(Provided text):

——

Zulip Chat Archive
Stream: maths
Topic: Product of nonmeasurable sets
Yury G. Kudryashov (Oct 07 2023 at 03:35):
Is it true that with some reasonable typeclass assumptions we have ν t ≠ 0 → NullMeasurableSet (s ×ˢ t) (μ.prod ν) → NullMeasurableSet s μ? What are these assumptions? How do I prove this? I tried to google but found incorrect proofs only.
Antoine Chambert-Loir (Oct 07 2023 at 10:46):
I would guess that it follows from Fubini, with a “locally null measurable” variant if the measures do not satisfy Fubini.
Yury G. Kudryashov (Oct 07 2023 at 12:42):
How?
Felix Weilacher (Oct 08 2023 at 04:07):
Does this work?

——

(Written exercise 1):
In the forum thread, what does Antoine Chambert-Loir guess the result follows from?
(Written exercise 2):
Reproduce the forum thread from "Antoine Chambert-Loir (Oct" to "Does this work?".
The listing after the forum thread isn't needed.

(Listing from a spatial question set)
——

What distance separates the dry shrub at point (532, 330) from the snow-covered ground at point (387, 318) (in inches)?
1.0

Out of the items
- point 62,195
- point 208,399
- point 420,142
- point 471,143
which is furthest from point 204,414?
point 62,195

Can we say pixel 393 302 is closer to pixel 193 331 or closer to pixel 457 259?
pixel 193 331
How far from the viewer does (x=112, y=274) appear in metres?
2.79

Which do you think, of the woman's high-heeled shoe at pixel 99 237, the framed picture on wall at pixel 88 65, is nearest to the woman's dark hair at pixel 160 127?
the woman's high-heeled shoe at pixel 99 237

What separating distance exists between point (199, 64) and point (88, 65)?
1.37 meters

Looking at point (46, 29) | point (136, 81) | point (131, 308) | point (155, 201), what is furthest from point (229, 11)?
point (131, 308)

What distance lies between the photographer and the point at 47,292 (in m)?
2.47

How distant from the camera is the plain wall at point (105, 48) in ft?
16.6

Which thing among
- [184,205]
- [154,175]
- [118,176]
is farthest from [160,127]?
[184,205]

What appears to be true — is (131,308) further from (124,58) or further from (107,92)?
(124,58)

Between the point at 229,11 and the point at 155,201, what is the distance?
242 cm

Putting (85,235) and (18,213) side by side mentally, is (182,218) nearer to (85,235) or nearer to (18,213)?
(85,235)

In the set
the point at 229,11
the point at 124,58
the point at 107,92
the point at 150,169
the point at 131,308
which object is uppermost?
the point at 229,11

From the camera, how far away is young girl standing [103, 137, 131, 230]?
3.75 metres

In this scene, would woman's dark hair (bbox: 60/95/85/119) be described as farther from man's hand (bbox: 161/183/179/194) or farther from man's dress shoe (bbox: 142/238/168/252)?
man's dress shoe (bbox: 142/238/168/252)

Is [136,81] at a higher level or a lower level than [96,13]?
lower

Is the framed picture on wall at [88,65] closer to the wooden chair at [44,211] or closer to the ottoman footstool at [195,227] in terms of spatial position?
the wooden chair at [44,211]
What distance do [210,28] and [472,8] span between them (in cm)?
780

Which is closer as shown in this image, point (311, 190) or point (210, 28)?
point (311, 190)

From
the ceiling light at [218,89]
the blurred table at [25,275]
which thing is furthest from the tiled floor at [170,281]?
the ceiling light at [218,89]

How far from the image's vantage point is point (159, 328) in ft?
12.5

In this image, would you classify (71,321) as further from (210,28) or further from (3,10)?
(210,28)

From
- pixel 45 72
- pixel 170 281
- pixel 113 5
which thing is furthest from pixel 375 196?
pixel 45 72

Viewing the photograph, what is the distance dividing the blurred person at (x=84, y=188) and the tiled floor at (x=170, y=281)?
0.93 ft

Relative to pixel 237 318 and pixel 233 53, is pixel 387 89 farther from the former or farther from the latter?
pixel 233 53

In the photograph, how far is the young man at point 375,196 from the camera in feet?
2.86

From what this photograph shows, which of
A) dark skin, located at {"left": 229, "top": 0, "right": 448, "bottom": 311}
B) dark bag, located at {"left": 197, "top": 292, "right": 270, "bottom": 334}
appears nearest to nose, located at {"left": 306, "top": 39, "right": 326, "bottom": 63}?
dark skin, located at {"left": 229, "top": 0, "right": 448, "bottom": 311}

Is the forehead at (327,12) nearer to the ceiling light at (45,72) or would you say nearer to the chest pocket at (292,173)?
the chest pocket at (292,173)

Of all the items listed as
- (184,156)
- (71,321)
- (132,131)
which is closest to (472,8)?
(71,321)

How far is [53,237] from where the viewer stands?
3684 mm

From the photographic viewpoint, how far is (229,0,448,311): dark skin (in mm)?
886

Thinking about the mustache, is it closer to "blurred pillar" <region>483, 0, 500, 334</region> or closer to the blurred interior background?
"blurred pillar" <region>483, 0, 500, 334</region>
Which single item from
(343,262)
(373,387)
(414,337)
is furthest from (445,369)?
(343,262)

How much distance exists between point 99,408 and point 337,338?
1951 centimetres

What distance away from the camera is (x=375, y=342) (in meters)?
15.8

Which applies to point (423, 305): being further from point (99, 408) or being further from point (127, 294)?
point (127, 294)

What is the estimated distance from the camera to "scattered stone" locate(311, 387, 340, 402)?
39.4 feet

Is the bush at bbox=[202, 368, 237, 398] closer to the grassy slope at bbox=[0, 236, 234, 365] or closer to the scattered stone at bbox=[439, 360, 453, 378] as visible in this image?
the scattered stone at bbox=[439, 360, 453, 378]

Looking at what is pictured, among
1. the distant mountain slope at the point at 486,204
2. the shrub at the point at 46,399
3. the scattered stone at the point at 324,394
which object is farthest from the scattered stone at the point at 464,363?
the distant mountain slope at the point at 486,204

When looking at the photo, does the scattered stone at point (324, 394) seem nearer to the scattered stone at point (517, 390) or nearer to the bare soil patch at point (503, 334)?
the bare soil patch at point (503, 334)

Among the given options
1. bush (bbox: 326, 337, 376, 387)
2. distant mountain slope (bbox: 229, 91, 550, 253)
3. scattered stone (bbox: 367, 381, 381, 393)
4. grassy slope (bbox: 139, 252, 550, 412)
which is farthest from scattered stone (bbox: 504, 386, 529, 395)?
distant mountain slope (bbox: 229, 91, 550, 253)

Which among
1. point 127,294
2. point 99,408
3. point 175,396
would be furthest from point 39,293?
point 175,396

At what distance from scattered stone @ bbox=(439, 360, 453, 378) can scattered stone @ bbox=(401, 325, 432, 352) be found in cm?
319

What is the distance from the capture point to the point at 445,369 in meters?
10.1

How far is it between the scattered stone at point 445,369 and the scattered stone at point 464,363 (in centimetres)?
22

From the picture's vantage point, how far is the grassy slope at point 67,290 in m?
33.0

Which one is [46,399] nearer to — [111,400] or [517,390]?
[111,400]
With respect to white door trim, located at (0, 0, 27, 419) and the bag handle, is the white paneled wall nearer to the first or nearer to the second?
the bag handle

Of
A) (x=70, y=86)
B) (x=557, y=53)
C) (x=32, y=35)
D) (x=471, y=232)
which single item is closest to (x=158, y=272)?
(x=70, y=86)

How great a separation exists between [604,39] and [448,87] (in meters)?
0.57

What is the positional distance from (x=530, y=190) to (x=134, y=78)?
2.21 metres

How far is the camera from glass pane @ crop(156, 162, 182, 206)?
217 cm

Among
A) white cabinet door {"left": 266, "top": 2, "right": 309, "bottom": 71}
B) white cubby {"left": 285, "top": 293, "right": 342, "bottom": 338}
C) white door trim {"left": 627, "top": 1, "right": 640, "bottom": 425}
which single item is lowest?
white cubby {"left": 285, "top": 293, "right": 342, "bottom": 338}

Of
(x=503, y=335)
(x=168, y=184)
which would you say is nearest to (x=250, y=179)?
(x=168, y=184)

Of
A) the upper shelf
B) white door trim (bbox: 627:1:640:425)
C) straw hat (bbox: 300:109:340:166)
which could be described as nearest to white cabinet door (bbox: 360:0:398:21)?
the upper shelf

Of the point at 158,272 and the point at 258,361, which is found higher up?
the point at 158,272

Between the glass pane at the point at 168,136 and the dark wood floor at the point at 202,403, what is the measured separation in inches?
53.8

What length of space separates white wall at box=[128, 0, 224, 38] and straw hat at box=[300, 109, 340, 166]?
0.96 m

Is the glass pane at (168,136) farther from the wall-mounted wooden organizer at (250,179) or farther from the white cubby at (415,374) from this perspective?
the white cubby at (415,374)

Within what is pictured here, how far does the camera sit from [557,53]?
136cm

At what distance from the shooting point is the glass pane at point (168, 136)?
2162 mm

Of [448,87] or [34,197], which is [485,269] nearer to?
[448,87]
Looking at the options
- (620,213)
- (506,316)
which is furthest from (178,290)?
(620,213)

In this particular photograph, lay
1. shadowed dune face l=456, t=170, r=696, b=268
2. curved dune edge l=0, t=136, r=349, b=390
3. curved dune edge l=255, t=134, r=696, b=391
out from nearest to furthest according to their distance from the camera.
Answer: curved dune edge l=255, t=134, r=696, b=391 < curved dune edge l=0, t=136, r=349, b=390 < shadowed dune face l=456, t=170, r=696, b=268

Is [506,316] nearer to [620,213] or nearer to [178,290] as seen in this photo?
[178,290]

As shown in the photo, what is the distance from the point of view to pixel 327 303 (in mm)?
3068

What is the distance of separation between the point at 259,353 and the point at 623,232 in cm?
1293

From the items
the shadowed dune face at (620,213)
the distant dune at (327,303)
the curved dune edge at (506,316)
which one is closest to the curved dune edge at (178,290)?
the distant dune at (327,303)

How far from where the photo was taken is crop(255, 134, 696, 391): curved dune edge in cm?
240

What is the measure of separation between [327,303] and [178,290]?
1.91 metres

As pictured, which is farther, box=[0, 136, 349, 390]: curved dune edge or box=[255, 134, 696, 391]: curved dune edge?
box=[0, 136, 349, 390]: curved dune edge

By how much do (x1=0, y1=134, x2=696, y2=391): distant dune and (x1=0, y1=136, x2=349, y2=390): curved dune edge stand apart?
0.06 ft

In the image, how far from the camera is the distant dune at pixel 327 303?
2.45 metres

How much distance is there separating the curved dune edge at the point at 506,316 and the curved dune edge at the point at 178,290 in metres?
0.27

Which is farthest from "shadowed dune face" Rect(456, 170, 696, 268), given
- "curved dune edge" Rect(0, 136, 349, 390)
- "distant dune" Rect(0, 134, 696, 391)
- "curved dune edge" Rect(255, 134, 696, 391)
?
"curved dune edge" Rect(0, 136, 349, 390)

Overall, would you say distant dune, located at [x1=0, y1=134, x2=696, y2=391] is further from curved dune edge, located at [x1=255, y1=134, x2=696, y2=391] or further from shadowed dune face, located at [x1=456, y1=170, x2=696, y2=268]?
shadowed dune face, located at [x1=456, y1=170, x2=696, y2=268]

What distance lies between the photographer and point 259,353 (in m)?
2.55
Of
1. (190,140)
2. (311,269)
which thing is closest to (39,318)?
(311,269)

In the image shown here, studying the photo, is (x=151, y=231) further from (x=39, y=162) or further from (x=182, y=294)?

——

(Problem solution 1):
Fubini, with a "locally null measurable" variant if the measures do not satisfy Fubini.

(Problem solution 2):
Antoine Chambert-Loir (Oct 07 2023 at 10:46):
I would guess that it follows from Fubini, with a “locally null measurable” variant if the measures do not satisfy Fubini.
Yury G. Kudryashov (Oct 07 2023 at 12:42):
How?
Felix Weilacher (Oct 08 2023 at 04:07):
Does this work?